• _Source passage_:
____

Rev3Games was a streaming television channel owned by Revision3, a subsidiary of Discovery Digital Networks, with shows about video games. The channel launched on March 13, 2012. On November 12, 2012, Revision3 announced that it had hired Adam Sessler, a previous staff member of TechTV who had continued through to G4 to host the television series X-Play.  Sessler was the editor-in-chief and executive producer of Rev3Games, until leaving Discovery Digital Networks in April 2014. The channel includes reviews and previews of upcoming games, interviews, and general discussion of video games. The channel's final hosts were Tara Long and Nick Robinson. Past hosts were Max Scoville, Scott Bromley, and Anthony Carboni. Discovery Digital Networks ended the operations of Rev3Games on November 6, 2014, for reasons that have not been disclosed.

Programming

Address the Sess
Sessler engages in conversation with fans live on Google+ Hangouts. The show has ceased production since Adam Sessler's departure from Discovery Digital Networks.

Casual Friday
Rev3Games staff discuss a gaming related topic.

____

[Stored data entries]

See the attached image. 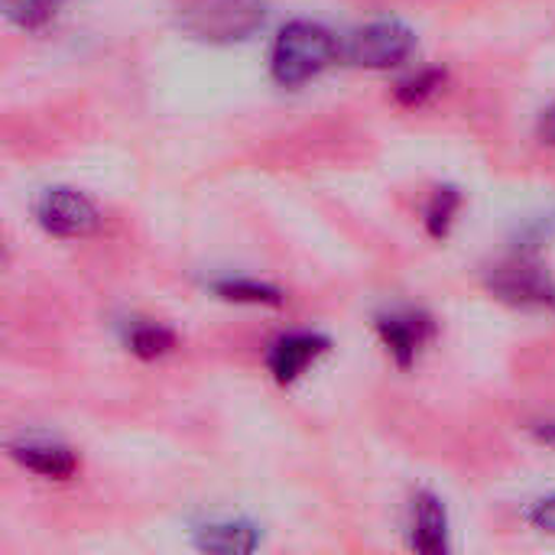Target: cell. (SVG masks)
Here are the masks:
<instances>
[{
    "mask_svg": "<svg viewBox=\"0 0 555 555\" xmlns=\"http://www.w3.org/2000/svg\"><path fill=\"white\" fill-rule=\"evenodd\" d=\"M442 85H446V72L426 68V72H420V75H413V78L397 85V101L403 107H423L429 98H436L442 91Z\"/></svg>",
    "mask_w": 555,
    "mask_h": 555,
    "instance_id": "9a60e30c",
    "label": "cell"
},
{
    "mask_svg": "<svg viewBox=\"0 0 555 555\" xmlns=\"http://www.w3.org/2000/svg\"><path fill=\"white\" fill-rule=\"evenodd\" d=\"M449 511L433 491H420L413 498L410 517V550L423 555L449 553Z\"/></svg>",
    "mask_w": 555,
    "mask_h": 555,
    "instance_id": "ba28073f",
    "label": "cell"
},
{
    "mask_svg": "<svg viewBox=\"0 0 555 555\" xmlns=\"http://www.w3.org/2000/svg\"><path fill=\"white\" fill-rule=\"evenodd\" d=\"M341 59V42L319 23H286L270 49V75L283 88H302Z\"/></svg>",
    "mask_w": 555,
    "mask_h": 555,
    "instance_id": "6da1fadb",
    "label": "cell"
},
{
    "mask_svg": "<svg viewBox=\"0 0 555 555\" xmlns=\"http://www.w3.org/2000/svg\"><path fill=\"white\" fill-rule=\"evenodd\" d=\"M267 23V3L263 0H198L182 10L179 26L211 46H234L250 39Z\"/></svg>",
    "mask_w": 555,
    "mask_h": 555,
    "instance_id": "3957f363",
    "label": "cell"
},
{
    "mask_svg": "<svg viewBox=\"0 0 555 555\" xmlns=\"http://www.w3.org/2000/svg\"><path fill=\"white\" fill-rule=\"evenodd\" d=\"M537 137H540V143L555 146V101L540 114V120H537Z\"/></svg>",
    "mask_w": 555,
    "mask_h": 555,
    "instance_id": "ac0fdd59",
    "label": "cell"
},
{
    "mask_svg": "<svg viewBox=\"0 0 555 555\" xmlns=\"http://www.w3.org/2000/svg\"><path fill=\"white\" fill-rule=\"evenodd\" d=\"M127 348L140 358V361H156L166 358L176 348V332L156 322H137L127 332Z\"/></svg>",
    "mask_w": 555,
    "mask_h": 555,
    "instance_id": "4fadbf2b",
    "label": "cell"
},
{
    "mask_svg": "<svg viewBox=\"0 0 555 555\" xmlns=\"http://www.w3.org/2000/svg\"><path fill=\"white\" fill-rule=\"evenodd\" d=\"M377 328V338L384 345V351L393 358V364L400 371H410L420 354L433 345L436 338V319L423 309H393V312H384L377 315L374 322Z\"/></svg>",
    "mask_w": 555,
    "mask_h": 555,
    "instance_id": "8992f818",
    "label": "cell"
},
{
    "mask_svg": "<svg viewBox=\"0 0 555 555\" xmlns=\"http://www.w3.org/2000/svg\"><path fill=\"white\" fill-rule=\"evenodd\" d=\"M530 433H533V439H537V442H543V446H553V449H555V420L537 423V426H533Z\"/></svg>",
    "mask_w": 555,
    "mask_h": 555,
    "instance_id": "d6986e66",
    "label": "cell"
},
{
    "mask_svg": "<svg viewBox=\"0 0 555 555\" xmlns=\"http://www.w3.org/2000/svg\"><path fill=\"white\" fill-rule=\"evenodd\" d=\"M553 237H555V211H550V215H537V218H530L527 224H520V228H517L514 250L540 254Z\"/></svg>",
    "mask_w": 555,
    "mask_h": 555,
    "instance_id": "2e32d148",
    "label": "cell"
},
{
    "mask_svg": "<svg viewBox=\"0 0 555 555\" xmlns=\"http://www.w3.org/2000/svg\"><path fill=\"white\" fill-rule=\"evenodd\" d=\"M68 0H3V13L10 23L23 29H39L46 26Z\"/></svg>",
    "mask_w": 555,
    "mask_h": 555,
    "instance_id": "5bb4252c",
    "label": "cell"
},
{
    "mask_svg": "<svg viewBox=\"0 0 555 555\" xmlns=\"http://www.w3.org/2000/svg\"><path fill=\"white\" fill-rule=\"evenodd\" d=\"M332 351V338L322 332H289L267 348V371L280 387H293L319 358Z\"/></svg>",
    "mask_w": 555,
    "mask_h": 555,
    "instance_id": "52a82bcc",
    "label": "cell"
},
{
    "mask_svg": "<svg viewBox=\"0 0 555 555\" xmlns=\"http://www.w3.org/2000/svg\"><path fill=\"white\" fill-rule=\"evenodd\" d=\"M36 224L52 234V237H88L101 228V215L94 208V202L88 195H81L78 189H46L36 202Z\"/></svg>",
    "mask_w": 555,
    "mask_h": 555,
    "instance_id": "5b68a950",
    "label": "cell"
},
{
    "mask_svg": "<svg viewBox=\"0 0 555 555\" xmlns=\"http://www.w3.org/2000/svg\"><path fill=\"white\" fill-rule=\"evenodd\" d=\"M416 52V33L400 20H374L348 36L341 59L358 68H397Z\"/></svg>",
    "mask_w": 555,
    "mask_h": 555,
    "instance_id": "277c9868",
    "label": "cell"
},
{
    "mask_svg": "<svg viewBox=\"0 0 555 555\" xmlns=\"http://www.w3.org/2000/svg\"><path fill=\"white\" fill-rule=\"evenodd\" d=\"M524 517H527V524H530L533 530H540V533H546V537H555V494L533 501V504L527 507Z\"/></svg>",
    "mask_w": 555,
    "mask_h": 555,
    "instance_id": "e0dca14e",
    "label": "cell"
},
{
    "mask_svg": "<svg viewBox=\"0 0 555 555\" xmlns=\"http://www.w3.org/2000/svg\"><path fill=\"white\" fill-rule=\"evenodd\" d=\"M260 546V530L247 520H215L195 530V550L215 555H247Z\"/></svg>",
    "mask_w": 555,
    "mask_h": 555,
    "instance_id": "30bf717a",
    "label": "cell"
},
{
    "mask_svg": "<svg viewBox=\"0 0 555 555\" xmlns=\"http://www.w3.org/2000/svg\"><path fill=\"white\" fill-rule=\"evenodd\" d=\"M485 289L498 302H504L517 312L555 315V280L543 267L540 254L511 247V254L504 260H498L494 267L485 270Z\"/></svg>",
    "mask_w": 555,
    "mask_h": 555,
    "instance_id": "7a4b0ae2",
    "label": "cell"
},
{
    "mask_svg": "<svg viewBox=\"0 0 555 555\" xmlns=\"http://www.w3.org/2000/svg\"><path fill=\"white\" fill-rule=\"evenodd\" d=\"M211 293L224 302H234V306H270V309H280L286 302L283 289L270 286V283H260V280H250V276H224V280H215L211 283Z\"/></svg>",
    "mask_w": 555,
    "mask_h": 555,
    "instance_id": "8fae6325",
    "label": "cell"
},
{
    "mask_svg": "<svg viewBox=\"0 0 555 555\" xmlns=\"http://www.w3.org/2000/svg\"><path fill=\"white\" fill-rule=\"evenodd\" d=\"M462 211V192L455 185H439L426 205V231L433 241H446L455 228V218Z\"/></svg>",
    "mask_w": 555,
    "mask_h": 555,
    "instance_id": "7c38bea8",
    "label": "cell"
},
{
    "mask_svg": "<svg viewBox=\"0 0 555 555\" xmlns=\"http://www.w3.org/2000/svg\"><path fill=\"white\" fill-rule=\"evenodd\" d=\"M10 459L23 465L26 472L49 478V481H68L78 472V455L62 446V442H46V439H29V442H13Z\"/></svg>",
    "mask_w": 555,
    "mask_h": 555,
    "instance_id": "9c48e42d",
    "label": "cell"
}]
</instances>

____

• _Set exercise 1_: Please list every person the Rev3Games text names as one of the channel's final or past hosts.
• _Set exercise 2_: On what date did Rev3Games launch, according to the Rev3Games text?

• _Exercise response 1_: Tara Long, Nick Robinson, Max Scoville, Scott Bromley, Anthony Carboni

• _Exercise response 2_: March 13, 2012